**Supplied entries**
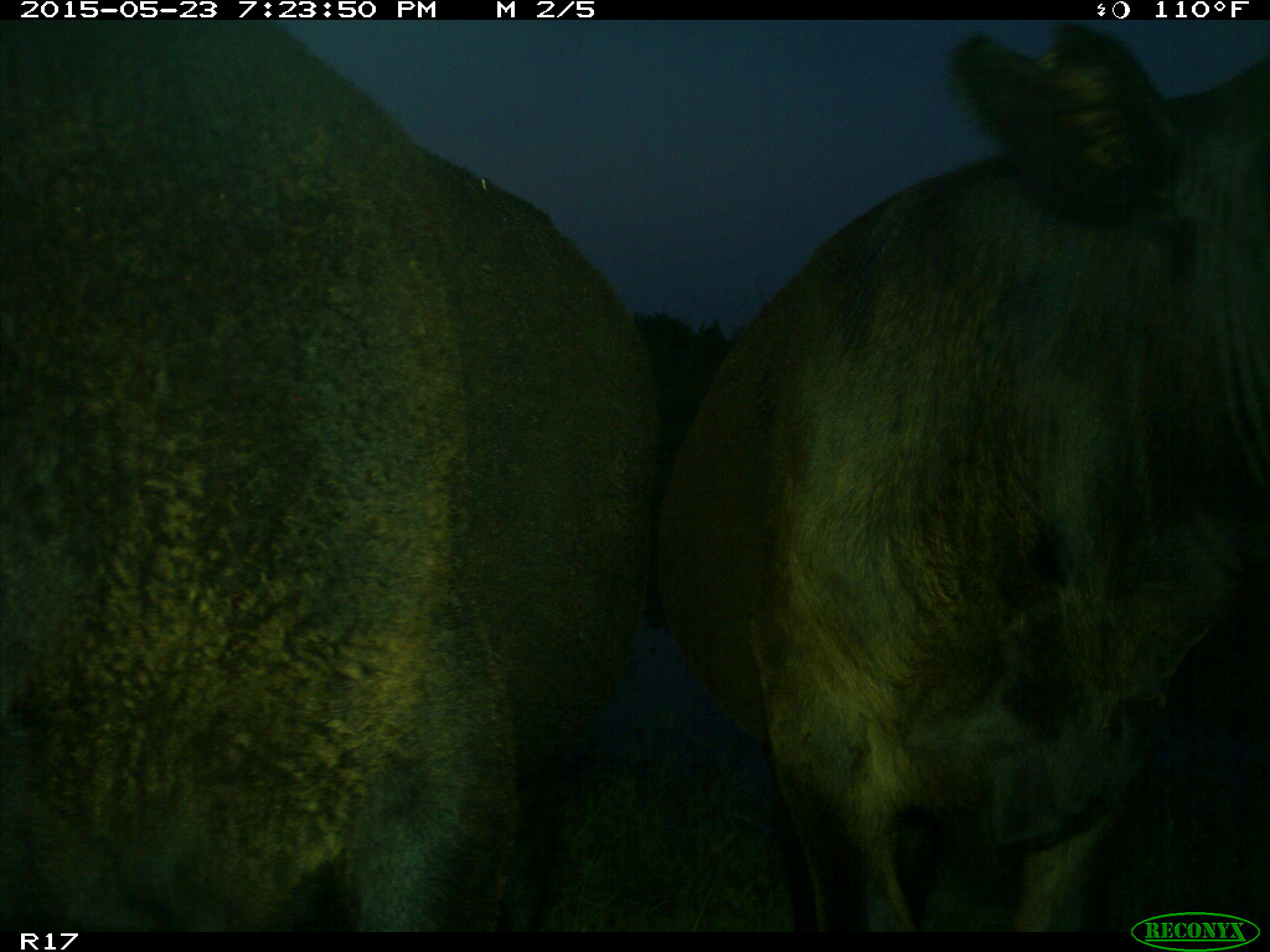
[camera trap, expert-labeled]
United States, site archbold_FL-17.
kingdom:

* * *

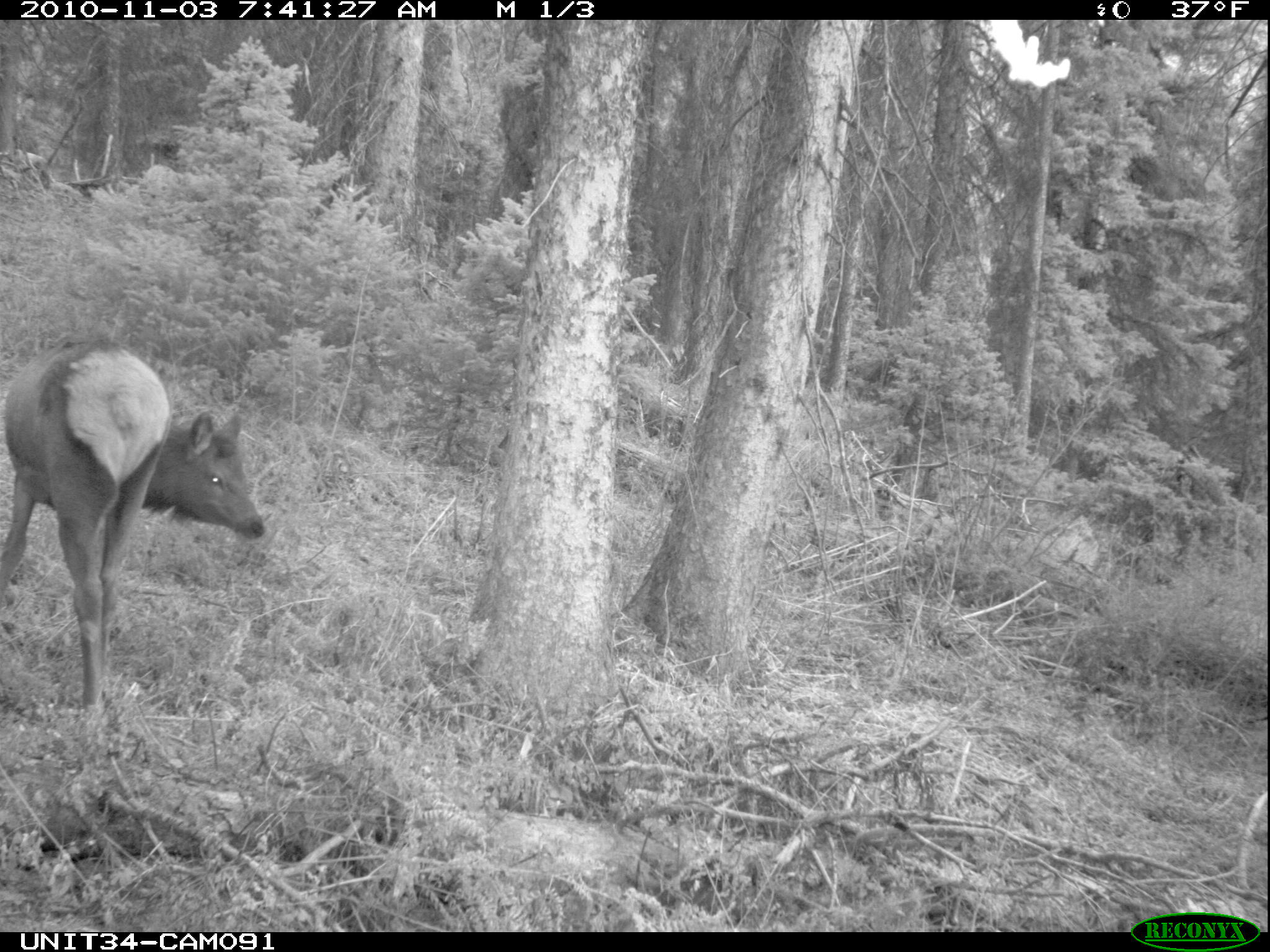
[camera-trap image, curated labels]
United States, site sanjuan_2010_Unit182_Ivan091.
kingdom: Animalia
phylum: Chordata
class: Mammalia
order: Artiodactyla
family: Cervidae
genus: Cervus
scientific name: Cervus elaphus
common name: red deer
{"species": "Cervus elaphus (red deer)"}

==

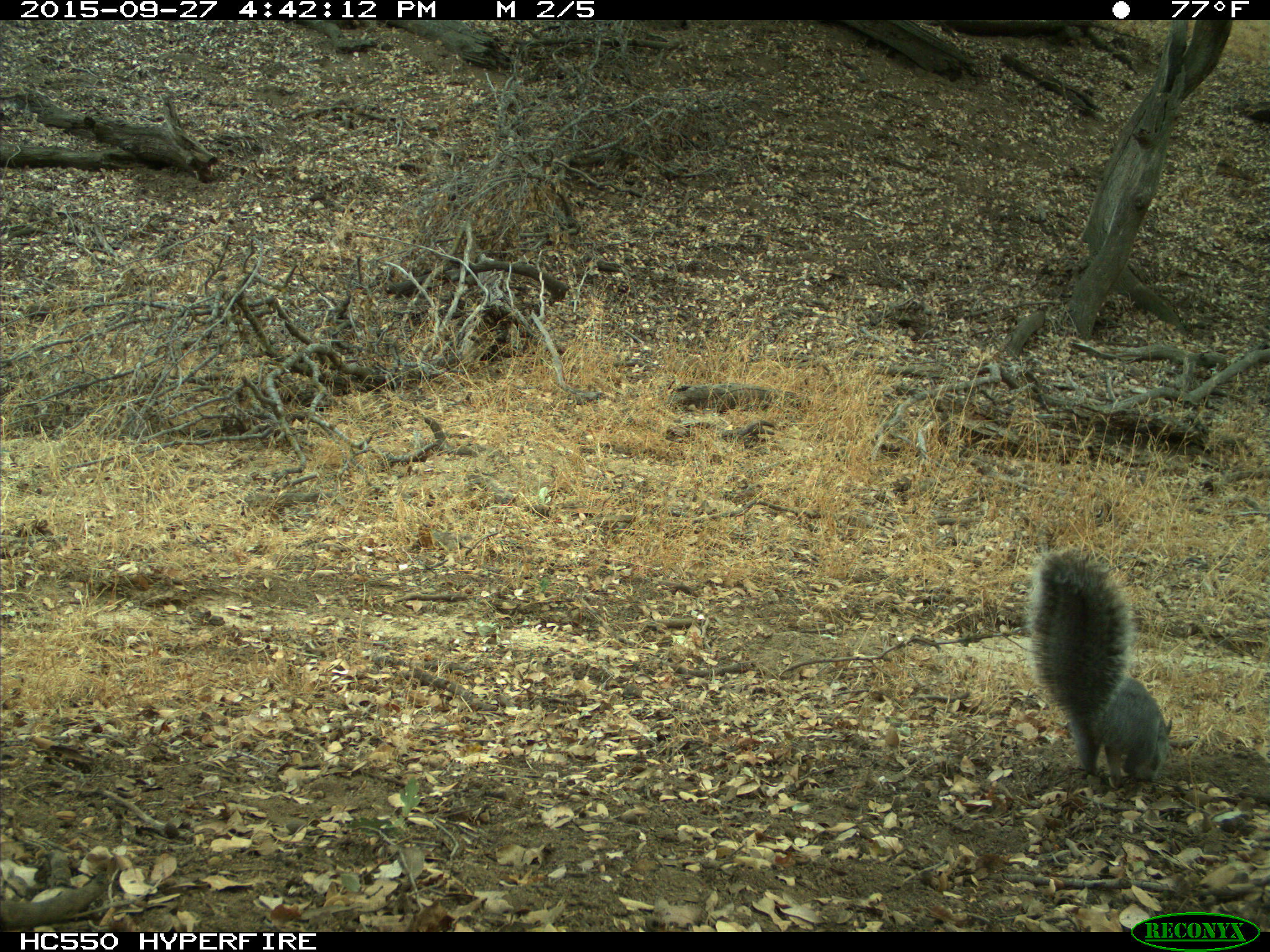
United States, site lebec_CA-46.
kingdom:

**The task**
Wherever a line in the data above contains the word "camera", copy that line.

**Solution below**
[camera trap, expert-labeled]
[camera-trap image, curated labels]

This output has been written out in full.